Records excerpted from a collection
/---

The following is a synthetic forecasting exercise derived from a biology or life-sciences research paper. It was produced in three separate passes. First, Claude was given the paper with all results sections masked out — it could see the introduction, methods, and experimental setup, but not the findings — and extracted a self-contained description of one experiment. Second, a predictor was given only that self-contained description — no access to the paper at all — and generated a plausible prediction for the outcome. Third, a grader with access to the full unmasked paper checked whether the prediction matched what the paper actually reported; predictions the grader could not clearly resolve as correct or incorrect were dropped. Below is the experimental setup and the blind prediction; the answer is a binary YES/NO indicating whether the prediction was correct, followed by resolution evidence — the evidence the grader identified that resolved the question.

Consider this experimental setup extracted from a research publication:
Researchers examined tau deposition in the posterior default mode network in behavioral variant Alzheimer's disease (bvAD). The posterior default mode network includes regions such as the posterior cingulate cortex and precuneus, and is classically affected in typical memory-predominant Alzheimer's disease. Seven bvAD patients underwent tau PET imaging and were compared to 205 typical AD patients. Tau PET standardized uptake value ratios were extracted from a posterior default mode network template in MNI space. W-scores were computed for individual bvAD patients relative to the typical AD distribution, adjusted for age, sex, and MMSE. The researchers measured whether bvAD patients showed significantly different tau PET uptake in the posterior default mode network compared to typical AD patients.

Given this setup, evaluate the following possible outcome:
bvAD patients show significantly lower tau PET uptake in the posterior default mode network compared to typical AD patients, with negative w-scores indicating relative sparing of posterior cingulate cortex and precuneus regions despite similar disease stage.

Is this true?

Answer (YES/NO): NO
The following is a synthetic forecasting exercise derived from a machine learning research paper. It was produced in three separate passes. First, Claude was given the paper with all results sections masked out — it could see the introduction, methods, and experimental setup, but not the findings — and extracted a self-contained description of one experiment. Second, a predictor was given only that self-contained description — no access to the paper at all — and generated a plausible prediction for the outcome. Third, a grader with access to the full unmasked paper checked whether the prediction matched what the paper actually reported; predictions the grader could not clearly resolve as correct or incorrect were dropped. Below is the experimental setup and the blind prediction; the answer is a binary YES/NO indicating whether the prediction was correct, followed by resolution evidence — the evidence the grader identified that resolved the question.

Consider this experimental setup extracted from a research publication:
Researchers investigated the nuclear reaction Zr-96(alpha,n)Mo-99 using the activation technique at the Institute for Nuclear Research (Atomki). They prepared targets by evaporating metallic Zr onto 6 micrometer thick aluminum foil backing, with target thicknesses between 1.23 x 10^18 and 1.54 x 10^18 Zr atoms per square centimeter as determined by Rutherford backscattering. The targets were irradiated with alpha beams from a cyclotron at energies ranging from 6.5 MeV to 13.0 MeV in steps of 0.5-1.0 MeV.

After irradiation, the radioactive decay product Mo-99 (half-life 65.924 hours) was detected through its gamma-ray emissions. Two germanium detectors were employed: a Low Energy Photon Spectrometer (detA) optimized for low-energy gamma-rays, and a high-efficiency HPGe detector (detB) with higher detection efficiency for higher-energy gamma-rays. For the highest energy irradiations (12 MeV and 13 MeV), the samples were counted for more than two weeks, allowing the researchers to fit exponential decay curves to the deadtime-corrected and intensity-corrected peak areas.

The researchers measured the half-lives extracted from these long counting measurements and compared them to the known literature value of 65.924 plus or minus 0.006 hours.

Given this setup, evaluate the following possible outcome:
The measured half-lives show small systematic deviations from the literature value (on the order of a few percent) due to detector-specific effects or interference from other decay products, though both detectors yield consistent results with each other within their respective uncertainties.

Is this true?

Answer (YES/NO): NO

\---

Requirement: Write out every entry word for word.

Answer to this exercise:
The following is a synthetic forecasting exercise derived from a biology or life-sciences research paper. It was produced in three separate passes. First, Claude was given the paper with all results sections masked out — it could see the introduction, methods, and experimental setup, but not the findings — and extracted a self-contained description of one experiment. Second, a predictor was given only that self-contained description — no access to the paper at all — and generated a plausible prediction for the outcome. Third, a grader with access to the full unmasked paper checked whether the prediction matched what the paper actually reported; predictions the grader could not clearly resolve as correct or incorrect were dropped. Below is the experimental setup and the blind prediction; the answer is a binary YES/NO indicating whether the prediction was correct, followed by resolution evidence — the evidence the grader identified that resolved the question.

Consider this experimental setup extracted from a research publication:
Researchers examined tau deposition in the posterior default mode network in behavioral variant Alzheimer's disease (bvAD). The posterior default mode network includes regions such as the posterior cingulate cortex and precuneus, and is classically affected in typical memory-predominant Alzheimer's disease. Seven bvAD patients underwent tau PET imaging and were compared to 205 typical AD patients. Tau PET standardized uptake value ratios were extracted from a posterior default mode network template in MNI space. W-scores were computed for individual bvAD patients relative to the typical AD distribution, adjusted for age, sex, and MMSE. The researchers measured whether bvAD patients showed significantly different tau PET uptake in the posterior default mode network compared to typical AD patients.

Given this setup, evaluate the following possible outcome:
bvAD patients show significantly lower tau PET uptake in the posterior default mode network compared to typical AD patients, with negative w-scores indicating relative sparing of posterior cingulate cortex and precuneus regions despite similar disease stage.

Is this true?

Answer (YES/NO): NO
The following is a synthetic forecasting exercise derived from a machine learning research paper. It was produced in three separate passes. First, Claude was given the paper with all results sections masked out — it could see the introduction, methods, and experimental setup, but not the findings — and extracted a self-contained description of one experiment. Second, a predictor was given only that self-contained description — no access to the paper at all — and generated a plausible prediction for the outcome. Third, a grader with access to the full unmasked paper checked whether the prediction matched what the paper actually reported; predictions the grader could not clearly resolve as correct or incorrect were dropped. Below is the experimental setup and the blind prediction; the answer is a binary YES/NO indicating whether the prediction was correct, followed by resolution evidence — the evidence the grader identified that resolved the question.

Consider this experimental setup extracted from a research publication:
Researchers investigated the nuclear reaction Zr-96(alpha,n)Mo-99 using the activation technique at the Institute for Nuclear Research (Atomki). They prepared targets by evaporating metallic Zr onto 6 micrometer thick aluminum foil backing, with target thicknesses between 1.23 x 10^18 and 1.54 x 10^18 Zr atoms per square centimeter as determined by Rutherford backscattering. The targets were irradiated with alpha beams from a cyclotron at energies ranging from 6.5 MeV to 13.0 MeV in steps of 0.5-1.0 MeV.

After irradiation, the radioactive decay product Mo-99 (half-life 65.924 hours) was detected through its gamma-ray emissions. Two germanium detectors were employed: a Low Energy Photon Spectrometer (detA) optimized for low-energy gamma-rays, and a high-efficiency HPGe detector (detB) with higher detection efficiency for higher-energy gamma-rays. For the highest energy irradiations (12 MeV and 13 MeV), the samples were counted for more than two weeks, allowing the researchers to fit exponential decay curves to the deadtime-corrected and intensity-corrected peak areas.

The researchers measured the half-lives extracted from these long counting measurements and compared them to the known literature value of 65.924 plus or minus 0.006 hours.

Given this setup, evaluate the following possible outcome:
The measured half-lives show small systematic deviations from the literature value (on the order of a few percent) due to detector-specific effects or interference from other decay products, though both detectors yield consistent results with each other within their respective uncertainties.

Is this true?

Answer (YES/NO): NO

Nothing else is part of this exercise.